In the third quarter, Ford F-150 Lightning sales dropped by 46%.
On Monday, Ford Motor Company confirmed it is temporarily cutting a shift at its Rouge Electric Vehicle Center. The news comes as the United Auto Workers (UAW) continues to strike against the Big Three automakers, though Ford contends the 700-or-so layoffs of employees building the F-150 Lightning are entirely unrelated to the labor actions.
Rather, the company says the cut is down to “multiple constraints, including the supply chain and working through processing and delivering vehicles held for quality checks after restarting production in August.” The automaker closed its plant earlier in the summer to boost its manufacturing capacity, though recent sales suggest the market may be cooling off to the brand’s first fully electric truck.
According to a Wall Street Journal piece, an UAW official wrote a memo laying out why they believe Ford cut a production shift right now. “It doesn’t take a rocket scientist to figure out that our sales for the Lightning have tanked,” that official reportedly said in the memo obtained by WSJ.

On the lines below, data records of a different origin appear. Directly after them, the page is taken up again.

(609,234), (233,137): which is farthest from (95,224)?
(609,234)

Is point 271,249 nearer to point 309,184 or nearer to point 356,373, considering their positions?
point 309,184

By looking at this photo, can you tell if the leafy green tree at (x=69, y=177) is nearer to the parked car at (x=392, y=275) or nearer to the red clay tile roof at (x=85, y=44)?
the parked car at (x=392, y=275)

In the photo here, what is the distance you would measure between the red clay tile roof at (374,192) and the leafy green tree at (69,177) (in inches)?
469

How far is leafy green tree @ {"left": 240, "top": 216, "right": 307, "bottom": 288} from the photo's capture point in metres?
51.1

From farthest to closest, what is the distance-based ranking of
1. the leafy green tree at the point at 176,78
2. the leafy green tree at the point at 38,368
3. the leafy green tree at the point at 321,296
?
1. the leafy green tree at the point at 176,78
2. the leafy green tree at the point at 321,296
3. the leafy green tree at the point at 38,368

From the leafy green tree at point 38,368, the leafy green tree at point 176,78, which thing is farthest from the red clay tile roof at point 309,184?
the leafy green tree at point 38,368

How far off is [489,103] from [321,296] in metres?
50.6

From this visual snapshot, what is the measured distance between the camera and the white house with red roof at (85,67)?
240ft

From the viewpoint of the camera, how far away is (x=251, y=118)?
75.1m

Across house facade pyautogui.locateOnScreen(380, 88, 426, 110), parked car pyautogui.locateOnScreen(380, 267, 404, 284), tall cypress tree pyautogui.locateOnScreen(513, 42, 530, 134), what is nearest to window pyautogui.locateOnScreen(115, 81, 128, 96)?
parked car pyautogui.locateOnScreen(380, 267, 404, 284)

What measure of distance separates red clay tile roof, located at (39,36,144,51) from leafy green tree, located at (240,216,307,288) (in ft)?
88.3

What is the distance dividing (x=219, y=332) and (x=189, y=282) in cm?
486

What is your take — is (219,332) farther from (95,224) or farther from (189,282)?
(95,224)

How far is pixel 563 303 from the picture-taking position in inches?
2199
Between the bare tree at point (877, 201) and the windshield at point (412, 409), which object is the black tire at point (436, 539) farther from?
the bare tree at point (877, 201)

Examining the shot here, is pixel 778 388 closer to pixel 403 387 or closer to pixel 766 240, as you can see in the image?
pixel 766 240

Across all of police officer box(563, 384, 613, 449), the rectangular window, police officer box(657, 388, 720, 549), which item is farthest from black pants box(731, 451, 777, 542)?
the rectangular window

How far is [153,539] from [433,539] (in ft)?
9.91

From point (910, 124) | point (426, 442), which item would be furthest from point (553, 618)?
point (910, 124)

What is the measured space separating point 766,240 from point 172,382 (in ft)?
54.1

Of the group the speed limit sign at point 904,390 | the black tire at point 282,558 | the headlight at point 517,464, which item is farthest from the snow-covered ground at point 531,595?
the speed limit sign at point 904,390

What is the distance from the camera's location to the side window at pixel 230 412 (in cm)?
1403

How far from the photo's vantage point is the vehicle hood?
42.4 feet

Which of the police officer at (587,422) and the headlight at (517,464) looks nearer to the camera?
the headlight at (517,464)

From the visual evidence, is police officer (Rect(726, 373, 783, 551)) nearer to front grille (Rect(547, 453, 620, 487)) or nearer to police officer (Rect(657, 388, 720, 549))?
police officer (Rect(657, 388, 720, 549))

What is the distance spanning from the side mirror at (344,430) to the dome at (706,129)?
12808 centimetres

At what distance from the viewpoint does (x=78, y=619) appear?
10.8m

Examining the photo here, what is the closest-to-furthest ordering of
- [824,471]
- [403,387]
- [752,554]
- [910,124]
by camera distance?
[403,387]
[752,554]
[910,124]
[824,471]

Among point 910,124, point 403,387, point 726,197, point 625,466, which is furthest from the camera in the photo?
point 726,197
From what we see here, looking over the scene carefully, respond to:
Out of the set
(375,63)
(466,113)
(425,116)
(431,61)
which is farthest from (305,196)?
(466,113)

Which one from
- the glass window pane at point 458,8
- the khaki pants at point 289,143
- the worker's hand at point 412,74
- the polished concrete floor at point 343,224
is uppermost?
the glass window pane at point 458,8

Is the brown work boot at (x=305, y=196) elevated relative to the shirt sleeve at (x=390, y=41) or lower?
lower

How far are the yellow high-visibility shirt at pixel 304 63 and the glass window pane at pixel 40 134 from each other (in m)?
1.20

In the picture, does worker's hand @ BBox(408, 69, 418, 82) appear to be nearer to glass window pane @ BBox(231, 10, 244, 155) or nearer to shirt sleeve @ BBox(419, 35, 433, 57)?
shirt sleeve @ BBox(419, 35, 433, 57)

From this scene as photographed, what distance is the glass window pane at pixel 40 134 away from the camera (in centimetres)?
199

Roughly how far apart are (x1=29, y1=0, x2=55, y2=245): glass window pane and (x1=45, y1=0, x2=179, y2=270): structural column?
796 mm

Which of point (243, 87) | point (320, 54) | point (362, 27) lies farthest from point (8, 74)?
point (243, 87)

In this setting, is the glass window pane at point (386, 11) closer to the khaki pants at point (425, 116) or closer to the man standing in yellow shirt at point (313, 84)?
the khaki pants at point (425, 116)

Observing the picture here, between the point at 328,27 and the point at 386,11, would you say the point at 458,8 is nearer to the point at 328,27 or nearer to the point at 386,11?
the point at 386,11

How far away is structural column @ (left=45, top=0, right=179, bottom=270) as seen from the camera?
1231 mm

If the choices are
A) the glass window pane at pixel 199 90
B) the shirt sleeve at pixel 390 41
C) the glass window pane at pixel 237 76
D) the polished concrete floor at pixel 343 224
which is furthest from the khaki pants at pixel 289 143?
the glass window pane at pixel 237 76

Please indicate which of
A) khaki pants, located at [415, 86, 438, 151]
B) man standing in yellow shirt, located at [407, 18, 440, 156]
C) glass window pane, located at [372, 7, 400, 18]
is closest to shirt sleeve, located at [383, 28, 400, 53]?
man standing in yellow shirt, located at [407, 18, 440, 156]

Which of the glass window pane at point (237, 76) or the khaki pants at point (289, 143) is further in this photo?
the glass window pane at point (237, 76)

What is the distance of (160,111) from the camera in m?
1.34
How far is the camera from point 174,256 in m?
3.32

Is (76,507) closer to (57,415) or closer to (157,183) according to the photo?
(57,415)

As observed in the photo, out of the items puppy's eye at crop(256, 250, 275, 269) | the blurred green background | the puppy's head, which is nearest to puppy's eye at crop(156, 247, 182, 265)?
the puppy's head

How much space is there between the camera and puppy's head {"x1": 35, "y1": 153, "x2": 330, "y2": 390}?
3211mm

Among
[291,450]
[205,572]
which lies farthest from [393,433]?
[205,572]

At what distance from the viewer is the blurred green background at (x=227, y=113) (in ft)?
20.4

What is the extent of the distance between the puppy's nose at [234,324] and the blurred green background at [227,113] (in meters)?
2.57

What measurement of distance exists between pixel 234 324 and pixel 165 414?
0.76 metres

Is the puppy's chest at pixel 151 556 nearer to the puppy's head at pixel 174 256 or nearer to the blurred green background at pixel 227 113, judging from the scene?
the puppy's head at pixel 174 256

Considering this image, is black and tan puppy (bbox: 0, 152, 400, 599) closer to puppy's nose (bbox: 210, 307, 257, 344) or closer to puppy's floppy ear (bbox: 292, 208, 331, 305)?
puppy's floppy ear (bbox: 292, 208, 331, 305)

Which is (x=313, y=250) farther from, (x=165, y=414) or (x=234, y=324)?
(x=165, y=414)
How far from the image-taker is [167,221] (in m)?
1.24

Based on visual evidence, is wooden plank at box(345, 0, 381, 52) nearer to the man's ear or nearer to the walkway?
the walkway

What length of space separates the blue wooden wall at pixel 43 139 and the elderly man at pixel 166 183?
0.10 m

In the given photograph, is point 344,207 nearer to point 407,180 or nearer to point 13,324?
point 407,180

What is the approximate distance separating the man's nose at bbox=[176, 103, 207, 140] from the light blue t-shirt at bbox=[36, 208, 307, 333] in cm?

There is some public evidence to support lack of sales as a driving force for the layoffs. In the third quarter of 2023, the F-150 Lightning sold just 3,503 examples nationwide — a 45.8% slide from the same period last year. It’s worth noting, though, that the Lightning’s sales are still up 40% year-to-date through September 30. The Q3 drop-off could be cooling demand, Ford’s contention about constraints related to the summer plant shutdown, or both. We’ll have to wait for Q4 figures to emerge in January 2024 to see if Ford’s electric truck really won’t find as many buyers in the long-term.
Ford recently introduced large price cuts for 2023 model F-150 Lightnings, after hiking up MSRPs by $20,000 earlier in the year. It’s since walked back base Lightning Pro prices to $49,995 (before destination), and even dropped 2024 pricing on the higher-end Platinum trim, as well as introducing a new mid-range Flash model to broaden the truck’s appeal.
What effect will the strike and shifting demand have moving forward?
Whether Ford contends the Rouge layoffs are down to the UAW strike, the automaker has laid off more than 2,500 employees since UAW members joined the picket line on September 14. The latest round comes from the Blue Oval’s Kentucky Truck Plant, from which the company announced an additional 500 layoffs Monday, across five component plants. Those facilities supply the Louisville, Kentucky assembly plant, which is Ford’s largest manufacturing center and generates $25 billion in annual revenue for the company. Executives warned last week it could lay off 4,600 workers at nine facilities due to lost production at the Kentucky Truck Plant.
Knock-on effects of the UAW strike are inevitable and already taking place, as automakers contend these ongoing layoffs boil down to employees not having any work to do with certain facilities now offline.
Shift cuts like the one at the Rouge plant and a potential shift in Ford’s truck strategy moving forward could put the F-150 Lightning in a different position than the company had pitched it at its launch. Rather than full EVs imminently replacing internal combustion in the next few years, we may actually see automakers ramp up ICE and hybrid production to offset lost revenue opportunities and boost sales volumes, especially as resources continue to shift around in light of the strike and consumer demand builds toward more affordable ICE vehicles.
Speaking to Yahoo Finance, CFRA Research analyst Garrett Nelson said, “We think Ford’s announcement is emblematic of the difficulties traditional automakers have faced with ramping up EV production, but also reflects consumer demand for EVs that wasn’t what it once appeared to be in terms of the robust reservation counts for certain new models.”
Again, end-of-year sales figures will offer more insight into demand trends, and we may get a clearer picture of today’s announcement and the plan moving forward when Ford reports its quarterly earnings to investors after the markets close on Thursday, October 26.